This week Lorna admits that lycra isn’ t the only thing she’s addicted to.
Goal: To finish better than last year!
Marathon history: One marathon under belt – London 2013. Finished in 4hrs 54 mins
What training has taught me this week: Sugar is zapping my energy. It really is as bad for you as everyone says. Honest. (damn it)
As the miles are increasing I obviously have a lot more time to myself on these runs – a huge blessing for someone who is unashamedly married to their work. While on my scheduled 20km run home this weekend I enjoyed taking the time to assess where training has taken me over the last 12 months and what I definitely need to improve on as the time literally flies by to race day.
To keep me focused on my run I decided to make myself a little list of things to do before the next 10 weeks pass me by:
1. I need to perfect my playlist. I’ve asked 26 friends to provide me with a mile of music for race day and for longer training runs. I did this last year and found it really helped when I just didn’t want to push on through – hearing a random song that reminds me of someone awesome just helps to make me smile and carry on. I’ve gathered about 50% of the playlist to date – time to get reminding
2. I need to get my Lycra together – race day trainers, leggings, socks sorted – now it’s all about the top half of me. This is the part of training I LOVE – a visit to my beloved Niketown is a must now I’ve been paid!
3. I need to make sure I’m eating properly. I’m not going to lie – I’ve struggled with my diet this time around. I’ve found it near impossible to give in to sugar (I’m blaming the high – stress career moments of the past 6 months) and it’s definitely having an impact on my endurance. There’s miles left in the legs but I’m feeling beaten up about 70% in to the run. Time to be strict and fuel properly.
4. I’ve got to carry on stretching. I’m much better at this now (my physio will be proud) and I’m noticing that my pesky quads, hamstrings and naughty little calves are starting to pay ball. Don’t get me wrong – they are still dangerously tight, but not as dangerous as they have been. I’ve made foam rolling a part of my daily routine and have stuck to my specific calf stretches at least every other day (ok – I should be doing those twice daily, but I never said I was perfect)

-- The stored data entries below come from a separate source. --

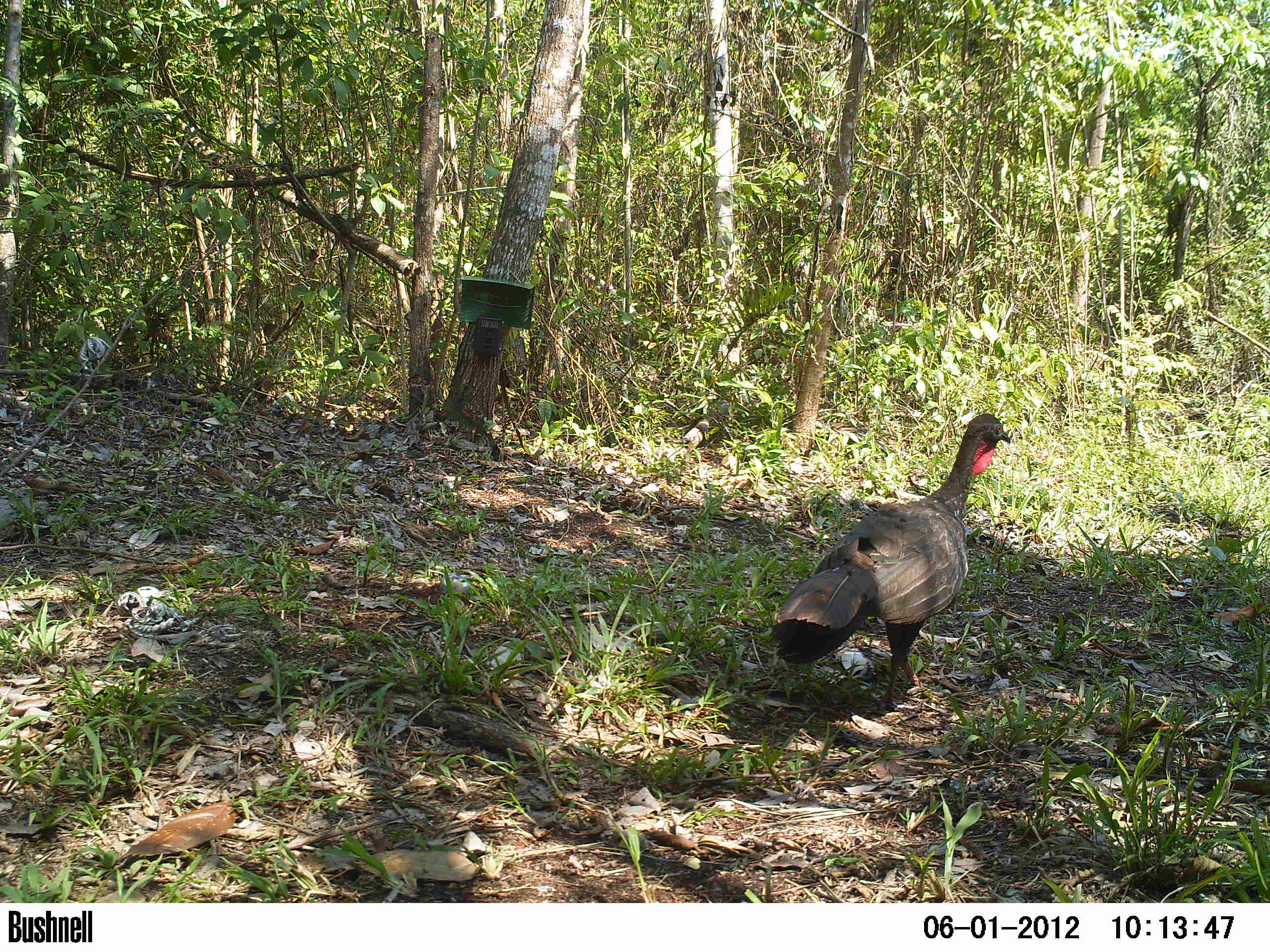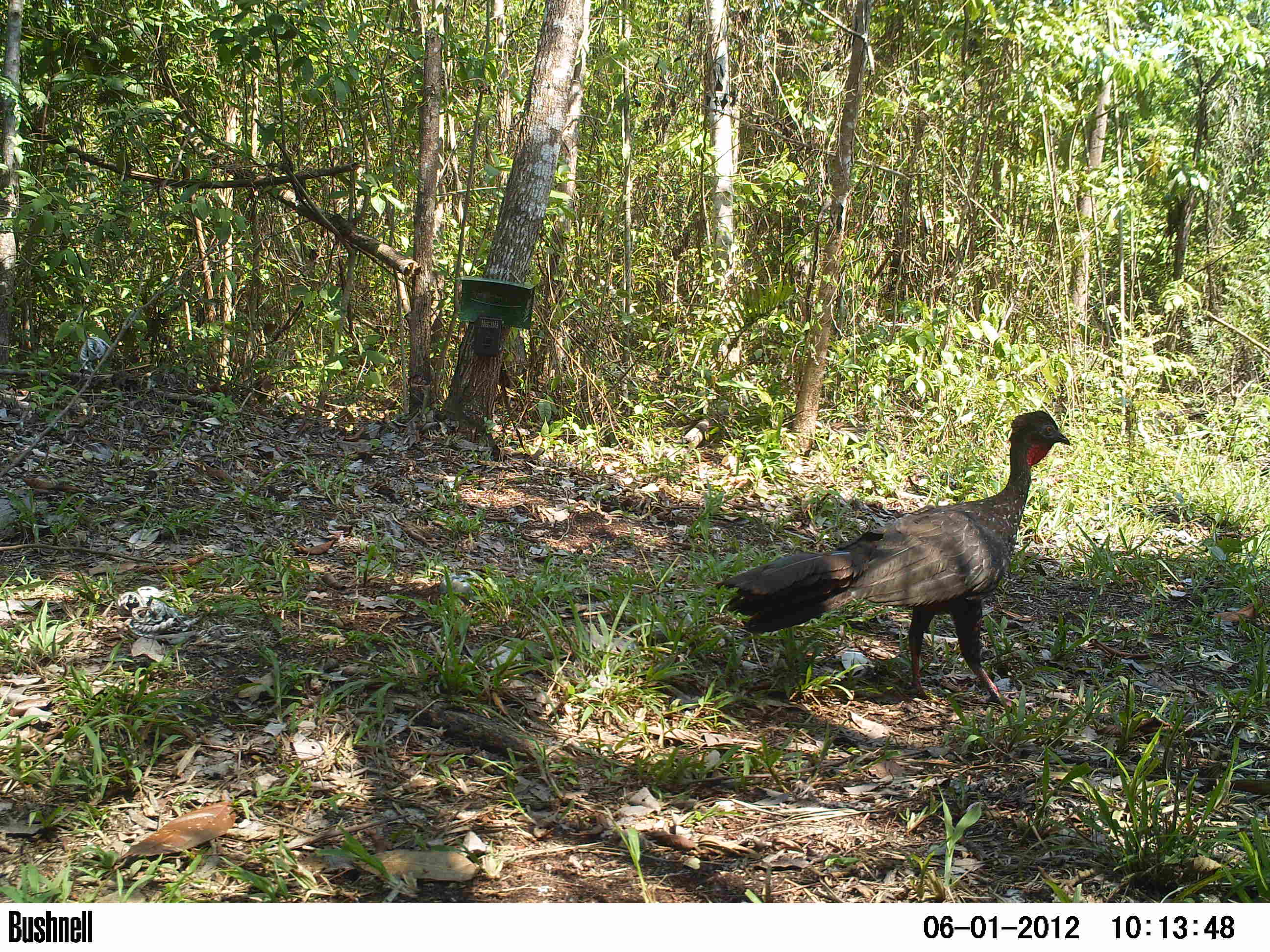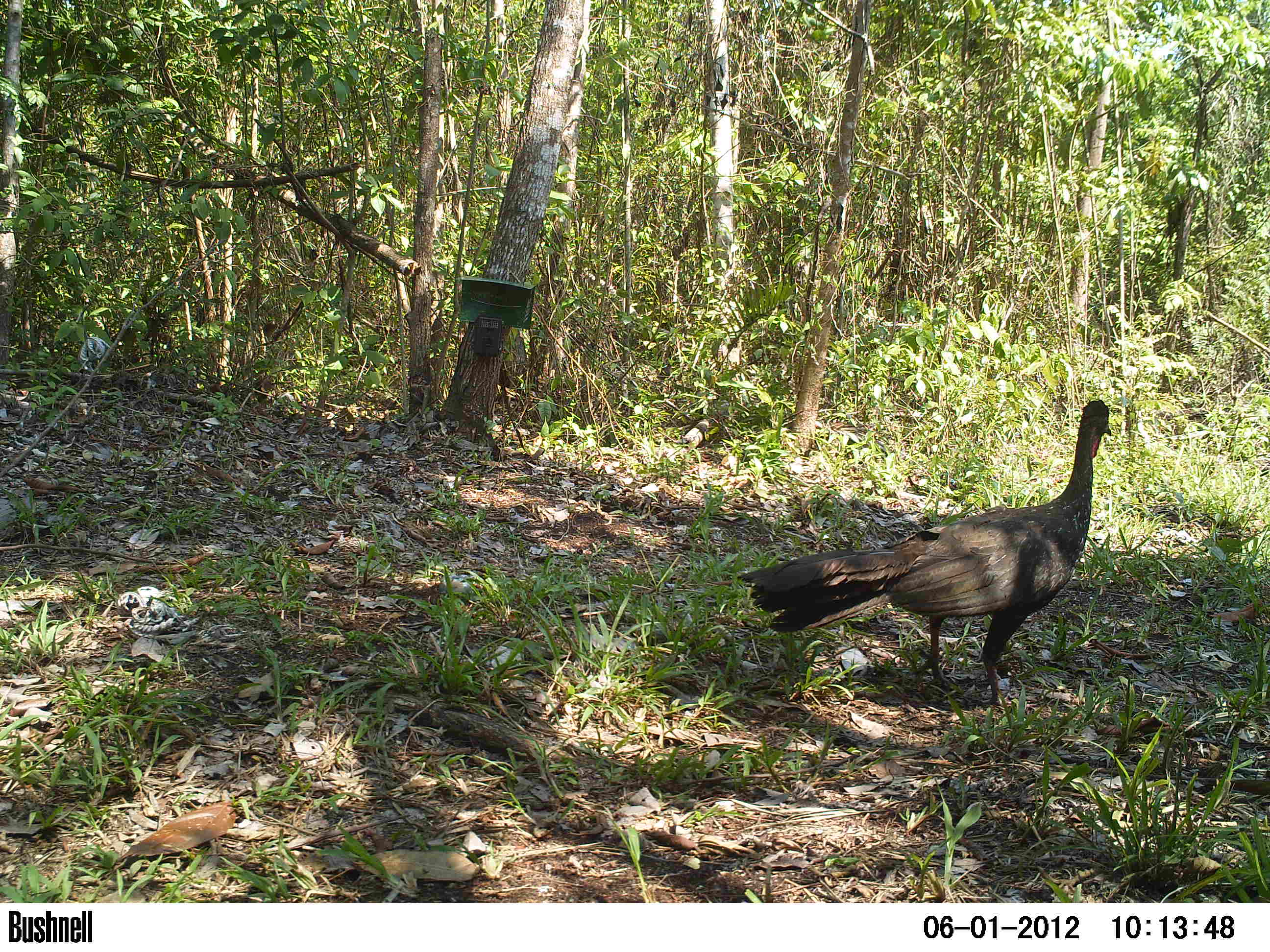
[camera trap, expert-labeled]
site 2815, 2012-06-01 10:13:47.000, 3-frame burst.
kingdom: Animalia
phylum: Chordata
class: Aves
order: Galliformes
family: Cracidae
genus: Penelope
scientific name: Penelope purpurascens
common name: crested guan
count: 1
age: adult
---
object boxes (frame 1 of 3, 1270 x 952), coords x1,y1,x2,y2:
penelope purpurascens: 772,414,1010,710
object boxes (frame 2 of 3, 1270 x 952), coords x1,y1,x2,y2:
penelope purpurascens: 715,410,1072,713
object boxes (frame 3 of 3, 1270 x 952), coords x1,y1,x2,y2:
penelope purpurascens: 737,398,1112,708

5. I’ve got to improve my interval runs. I tend to practise these on a treadmill so that I can really push myself hard, but truth be told I’m not doing that – I’m opting for a more “comfortable” speed session rather than one that makes me want to collapse in a heap in the changing rooms. I need to bite the bullet and really start to go beyond what I think I can do. As I mentioned last week, with me especially, if I can get my mind on board my miles follow – so I just need to stop taking a short cut with this part of my training. (I’m also kinda skipping these sessions – well not any more I won’t! Promise!)

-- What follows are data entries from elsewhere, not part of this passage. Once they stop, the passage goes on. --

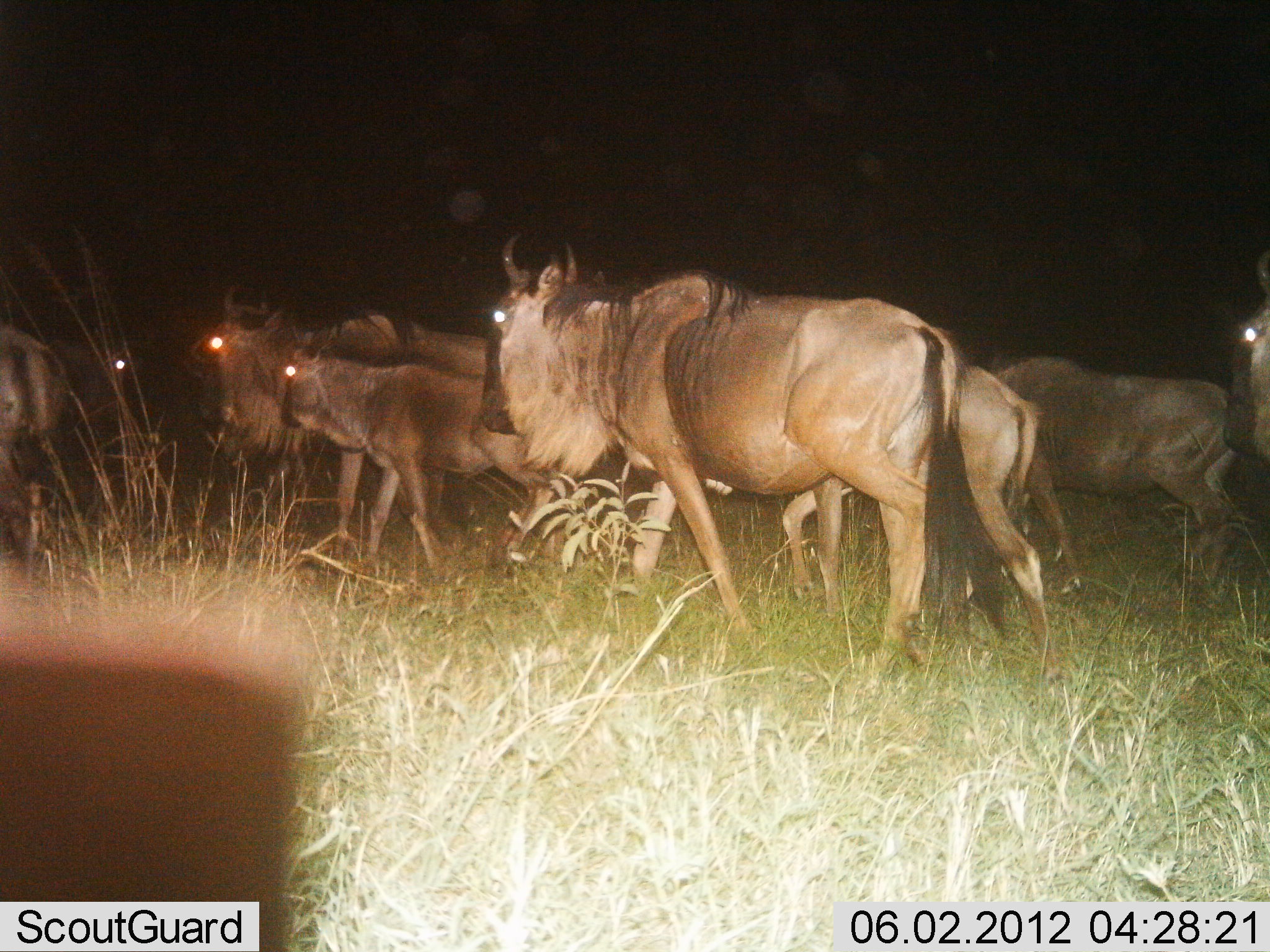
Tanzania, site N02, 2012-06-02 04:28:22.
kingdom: Animalia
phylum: Chordata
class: Mammalia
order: Artiodactyla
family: Bovidae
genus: Connochaetes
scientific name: Connochaetes taurinus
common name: blue wildebeest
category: wildebeest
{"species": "wildebeest (blue wildebeest) (Connochaetes taurinus)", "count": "8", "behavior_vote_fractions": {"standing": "27%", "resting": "0%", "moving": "91%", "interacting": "9%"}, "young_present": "64%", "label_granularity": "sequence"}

I’ve got 24km ahead of me this weekend – am looking forward to seeing what comes out of that longer run (note: It’ll be hilarious – I’m running around 18km of this run with my bestest running girl in the whole wide world – the one and only @DunsOnTheRun )
Weekly training stats: 25km covered
Friday 24 Jan: 60 min strength session with a personal trainer. This session focused on back, chest and abs. I don’t usually pay attention to what/how much I’m lifting – that’s why I pay for the personal training – however I was told there was a great deal of improvement – I increased the amount I was lifting by nearly 10%
Saturday 25 Jan: With abs that were sore after each inhale and arms that refused to budge I ventured out on my 20km run this evening. I started off really well – running for about 8km at my desired half marathon race pace (am aiming for a sub 2 – eek) but slowly this decreased to my desired marathon pace. This was a long old run that felt long – I was aware of every step I was taking, longing for the run just to finish.
Sunday 26 Jan: Rest day. I popped into the pool for my 1000m just to stretch the legs and the chest – which was still sore from Friday!
Monday 27 Jan: Work got in the way of training today. It was a stressful little rest day.
Tuesday 28 Jan: Rest day. Still zapped of energy.
Wednesday 29 Jan: 45min boxing session with a personal trainer followed immediately by a (nearly) 5km run with Nike+ Run Club Holborn
Thursday 30 Jan: Lunchtime yoga at Good Vibes Fitzrovia with Holly Warren.
Lycra of the week: If I’m not in Nike I’m generally in something by Lucas Hugh – an amazing luxury sports label that delivers on both style and performance. The new collection launched this week, and I have my eye on EVERYTHING – in particular anything in the Prism print.